▸ 文件
━━━━━━━━━━━━━━━━━━━━━━━━━━━━━━
LeetCode Solution, Medium, 560. Subarray Sum Equals K
560. Subarray Sum Equals K
題目敘述
Given an array of integers nums and an integer k, return the total number of continuous subarrays whose sum equals to k.
Example 1:
Input: nums = [1,1,1], k = 2
Output: 2
Example 2:
Input: nums = [1,2,3], k = 3
Output: 2
Constraints:
1 <= nums.length <= 2 * 10^4-1000 <= nums[i] <= 1000-10^7 <= k <= 10^7
Hint 1:
Will Brute force work here? Try to optimize it.
Hint 2:
Can we optimize it by using some extra space?
Hint 3:
What about storing sum frequencies in a hash table? Will it be useful?
Hint 4:
sum(i,j)=sum(0,j)-sum(0,i), where sum(i,j) represents the sum of all the elements from index i to j-1. Can we use this property to optimize it.
━━━━━━━━━━━━━━━━━━━━━━━━━━━━━━
▸ 提供資料
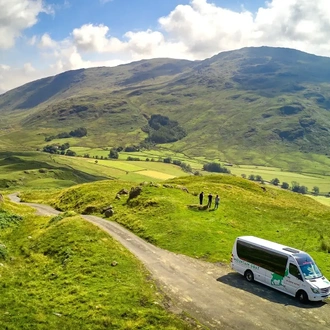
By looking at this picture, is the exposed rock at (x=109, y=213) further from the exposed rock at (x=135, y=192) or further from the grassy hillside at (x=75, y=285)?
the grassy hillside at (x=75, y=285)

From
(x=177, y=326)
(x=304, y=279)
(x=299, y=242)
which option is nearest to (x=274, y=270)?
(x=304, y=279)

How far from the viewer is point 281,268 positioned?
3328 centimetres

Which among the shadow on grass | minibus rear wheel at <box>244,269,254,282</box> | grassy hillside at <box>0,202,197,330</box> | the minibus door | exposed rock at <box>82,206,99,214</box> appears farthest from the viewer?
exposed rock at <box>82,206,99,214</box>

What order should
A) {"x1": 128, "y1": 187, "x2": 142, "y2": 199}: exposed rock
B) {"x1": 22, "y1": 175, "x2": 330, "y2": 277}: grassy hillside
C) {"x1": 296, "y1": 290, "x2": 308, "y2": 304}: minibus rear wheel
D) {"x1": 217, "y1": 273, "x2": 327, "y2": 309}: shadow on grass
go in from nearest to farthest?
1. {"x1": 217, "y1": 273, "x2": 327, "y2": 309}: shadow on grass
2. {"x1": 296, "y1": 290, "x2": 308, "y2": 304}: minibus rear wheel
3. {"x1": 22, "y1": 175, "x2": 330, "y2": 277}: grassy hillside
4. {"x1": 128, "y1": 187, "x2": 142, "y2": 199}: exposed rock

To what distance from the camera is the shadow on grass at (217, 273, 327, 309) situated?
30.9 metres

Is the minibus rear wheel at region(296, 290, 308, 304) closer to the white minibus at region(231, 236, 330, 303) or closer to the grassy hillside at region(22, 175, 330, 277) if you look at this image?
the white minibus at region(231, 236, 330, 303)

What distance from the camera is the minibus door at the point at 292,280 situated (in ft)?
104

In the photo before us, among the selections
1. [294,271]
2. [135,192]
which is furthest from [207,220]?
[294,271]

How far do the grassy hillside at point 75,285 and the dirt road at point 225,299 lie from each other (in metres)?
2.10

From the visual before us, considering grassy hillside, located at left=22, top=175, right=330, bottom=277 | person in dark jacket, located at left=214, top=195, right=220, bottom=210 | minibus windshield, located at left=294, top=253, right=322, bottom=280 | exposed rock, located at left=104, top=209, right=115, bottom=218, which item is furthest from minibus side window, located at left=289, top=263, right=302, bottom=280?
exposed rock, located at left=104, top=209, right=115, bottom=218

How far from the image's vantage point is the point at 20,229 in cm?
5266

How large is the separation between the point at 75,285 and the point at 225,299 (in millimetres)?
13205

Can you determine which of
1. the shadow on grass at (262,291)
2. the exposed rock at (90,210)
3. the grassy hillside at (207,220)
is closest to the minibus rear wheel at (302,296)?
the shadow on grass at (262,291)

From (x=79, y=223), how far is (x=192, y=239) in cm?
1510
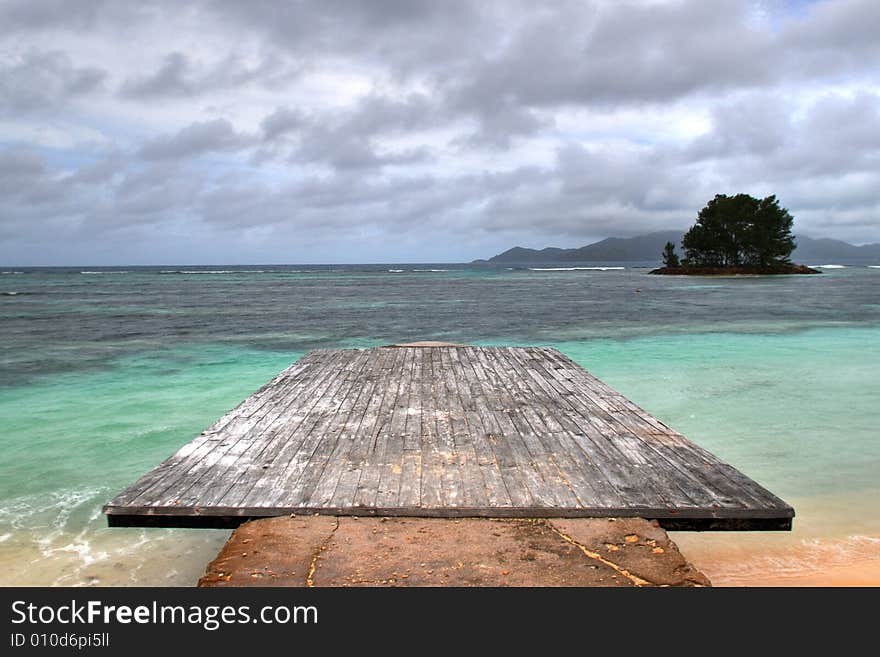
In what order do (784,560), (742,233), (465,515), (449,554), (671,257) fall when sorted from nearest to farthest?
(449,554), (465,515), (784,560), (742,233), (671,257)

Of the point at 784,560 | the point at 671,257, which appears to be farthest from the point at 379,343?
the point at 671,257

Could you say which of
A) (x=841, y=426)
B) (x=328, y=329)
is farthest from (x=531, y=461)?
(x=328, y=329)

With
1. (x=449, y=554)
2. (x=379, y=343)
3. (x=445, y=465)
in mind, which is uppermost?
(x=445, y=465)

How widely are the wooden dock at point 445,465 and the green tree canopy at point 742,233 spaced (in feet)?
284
━━━━━━━━━━━━━━━━━━━━━━━━━━━━━━
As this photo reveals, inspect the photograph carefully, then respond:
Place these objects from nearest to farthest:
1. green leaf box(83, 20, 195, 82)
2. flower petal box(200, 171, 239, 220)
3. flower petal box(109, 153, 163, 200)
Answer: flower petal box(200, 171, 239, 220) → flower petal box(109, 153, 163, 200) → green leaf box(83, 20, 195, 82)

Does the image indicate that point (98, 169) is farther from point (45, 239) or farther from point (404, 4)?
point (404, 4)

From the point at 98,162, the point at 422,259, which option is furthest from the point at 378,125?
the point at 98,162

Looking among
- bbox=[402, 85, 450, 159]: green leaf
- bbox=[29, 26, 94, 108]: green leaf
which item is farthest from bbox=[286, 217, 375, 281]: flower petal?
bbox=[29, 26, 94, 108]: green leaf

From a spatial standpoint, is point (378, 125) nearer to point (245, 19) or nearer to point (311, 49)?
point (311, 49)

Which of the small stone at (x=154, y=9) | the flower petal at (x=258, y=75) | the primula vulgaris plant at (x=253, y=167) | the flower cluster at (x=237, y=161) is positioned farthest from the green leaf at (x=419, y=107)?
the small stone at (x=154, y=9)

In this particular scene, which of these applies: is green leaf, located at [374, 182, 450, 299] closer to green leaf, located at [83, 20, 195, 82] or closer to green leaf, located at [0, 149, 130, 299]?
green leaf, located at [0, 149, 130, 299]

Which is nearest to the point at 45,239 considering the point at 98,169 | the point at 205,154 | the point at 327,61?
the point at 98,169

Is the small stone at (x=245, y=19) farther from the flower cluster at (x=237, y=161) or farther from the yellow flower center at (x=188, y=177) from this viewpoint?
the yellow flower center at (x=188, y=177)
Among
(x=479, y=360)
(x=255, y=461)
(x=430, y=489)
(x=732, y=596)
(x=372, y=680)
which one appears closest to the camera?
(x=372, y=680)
━━━━━━━━━━━━━━━━━━━━━━━━━━━━━━
▸ 題目要求
續寫這篇 LeetCode 560「Subarray Sum Equals K」題解，從 Hint 4 最後一句之後寫起。

▸ 作答內容
題目翻譯
這題是要找出在 nums 中的子陣列其元素是可以加總起來相當於 k 的組合。例如範例一,
[1, 1, 1] 可以符合 k=2 的組合是 [1, 1, 1] 和 [1, 1, 1]。
解法解析
這題的解法是使用了 Hash Map 來處理,其 Time complexity 是最好的只有 O(n),雖然 Space complexity 只能到 O(n),但是如果要讓 Space complexity 降到 O(1) 的解法,卻會讓 Time complexity 漲到 O(n^2),實在不是一個划算的交易。
解題的概念是:
- 如果從索引 0 到索引 i 的總和和到索引 j 的總和相同,代表索引 i 到索引 j 的總和是 0。
sum[i] + nums[i+1] + nums[i+...] = sum[j]代表nums[i+1] + nums[i+...] = 0 - 如果
sum[i] - sum[j] = k,代表nums[i+1] + nums[i+...] = k
依照此概念,使用 hash map 去儲存所有的 sum[i] 出現過的次數,並且判斷 sum[i] - sum[j] = k 的總次數,就會是答案。
程式範例
Go
func subarraySum(nums []int, k int) int {
count := 0
sum := 0
m := map[int]int{
0: 1,
}
for _, num := range nums {
sum += num
if val, ok := m[sum-k]; ok {
count += val
}
m[sum]++
}
return count
}
JavaScript
/**
* @param {number[]} nums
* @param {number} k
* @return {number}
*/
var subarraySum = function (nums, k) {
let count = 0,
sum = 0;
const map = new Map([[0, 1]]);
for (const num of nums) {
sum += num;
count += map.get(sum - k) || 0;
map.set(sum, (map.get(sum) || 0) + 1);
}
return count;
};
Kotlin
class Solution {
fun subarraySum(nums: IntArray, k: Int): Int {
var count = 0
var sum = 0
val map: HashMap<Int, Int> = hashMapOf(0 to 1)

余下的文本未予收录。